[Start of Attachment]

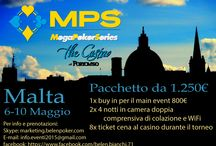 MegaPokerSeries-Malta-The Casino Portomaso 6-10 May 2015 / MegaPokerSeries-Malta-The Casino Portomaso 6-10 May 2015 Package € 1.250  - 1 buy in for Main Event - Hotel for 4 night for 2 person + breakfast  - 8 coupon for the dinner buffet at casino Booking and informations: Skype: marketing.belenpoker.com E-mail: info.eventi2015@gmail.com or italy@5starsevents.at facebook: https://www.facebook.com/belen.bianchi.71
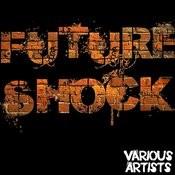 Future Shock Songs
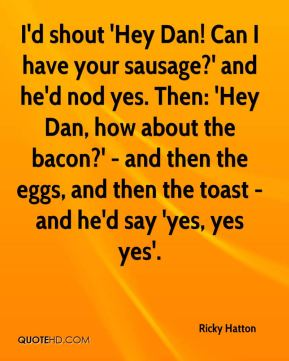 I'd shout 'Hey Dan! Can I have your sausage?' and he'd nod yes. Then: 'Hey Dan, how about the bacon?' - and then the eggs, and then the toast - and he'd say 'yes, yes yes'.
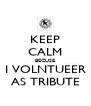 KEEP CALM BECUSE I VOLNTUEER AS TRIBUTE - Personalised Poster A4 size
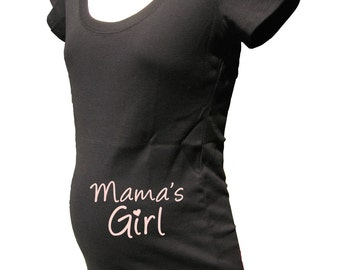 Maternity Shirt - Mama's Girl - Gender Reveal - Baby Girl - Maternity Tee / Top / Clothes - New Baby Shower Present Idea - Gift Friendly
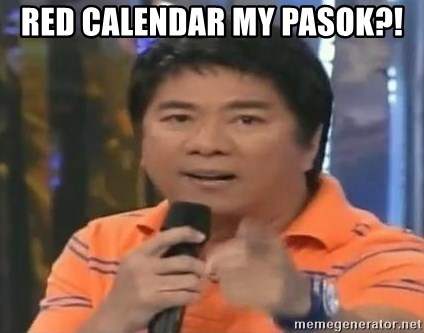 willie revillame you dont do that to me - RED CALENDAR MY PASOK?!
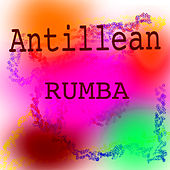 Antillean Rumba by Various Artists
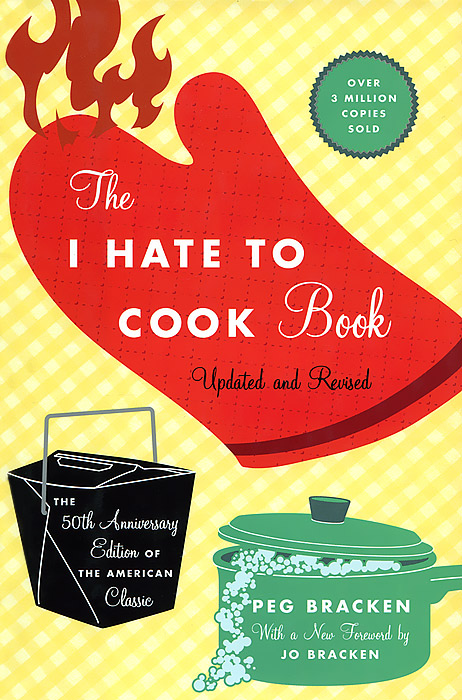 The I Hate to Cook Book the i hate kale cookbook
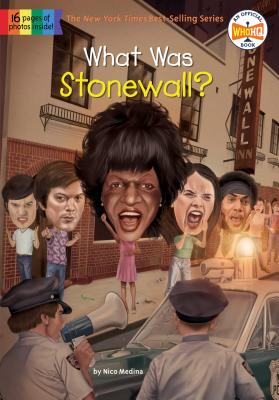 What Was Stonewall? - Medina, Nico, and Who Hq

[End of Attachment]
[Start of Attachment]

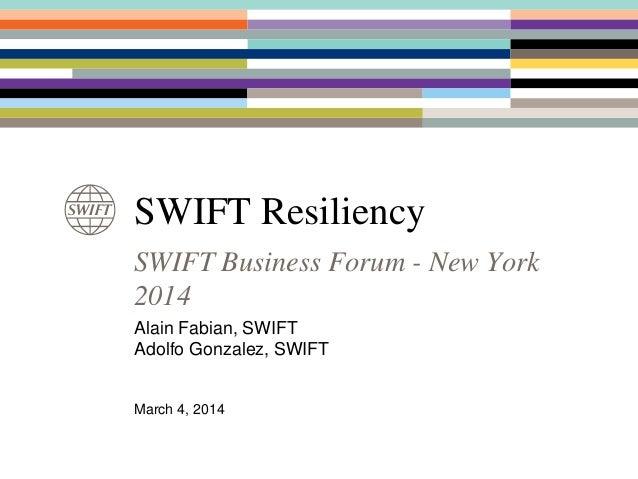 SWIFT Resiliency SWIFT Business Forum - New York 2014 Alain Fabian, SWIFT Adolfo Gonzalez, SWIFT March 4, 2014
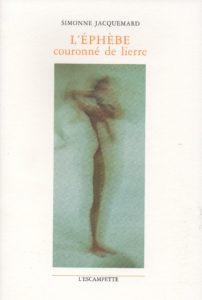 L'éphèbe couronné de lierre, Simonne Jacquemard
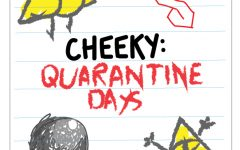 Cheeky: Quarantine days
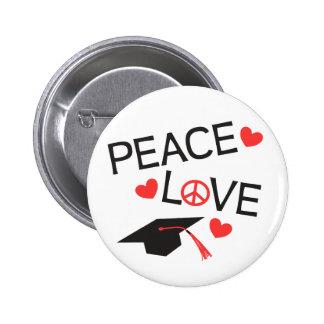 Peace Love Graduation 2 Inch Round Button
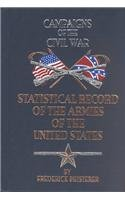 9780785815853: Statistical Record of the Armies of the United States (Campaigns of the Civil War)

[End of Attachment]

- **What is expected**:
The lines above from the line with "MegaPokerSeries-Malta-The Casino Portomaso 6-10 May 2015 /" through the line with "What Was Stonewall?" are to be given again word for word, with no pictures among them.

- **Answer section**:
 MegaPokerSeries-Malta-The Casino Portomaso 6-10 May 2015 / MegaPokerSeries-Malta-The Casino Portomaso 6-10 May 2015 Package € 1.250  - 1 buy in for Main Event - Hotel for 4 night for 2 person + breakfast  - 8 coupon for the dinner buffet at casino Booking and informations: Skype: marketing.belenpoker.com E-mail: info.eventi2015@gmail.com or italy@5starsevents.at facebook: https://www.facebook.com/belen.bianchi.71
 Future Shock Songs
 I'd shout 'Hey Dan! Can I have your sausage?' and he'd nod yes. Then: 'Hey Dan, how about the bacon?' - and then the eggs, and then the toast - and he'd say 'yes, yes yes'.
 KEEP CALM BECUSE I VOLNTUEER AS TRIBUTE - Personalised Poster A4 size
 Maternity Shirt - Mama's Girl - Gender Reveal - Baby Girl - Maternity Tee / Top / Clothes - New Baby Shower Present Idea - Gift Friendly
 willie revillame you dont do that to me - RED CALENDAR MY PASOK?!
 Antillean Rumba by Various Artists
 The I Hate to Cook Book the i hate kale cookbook
 What Was Stonewall? - Medina, Nico, and Who Hq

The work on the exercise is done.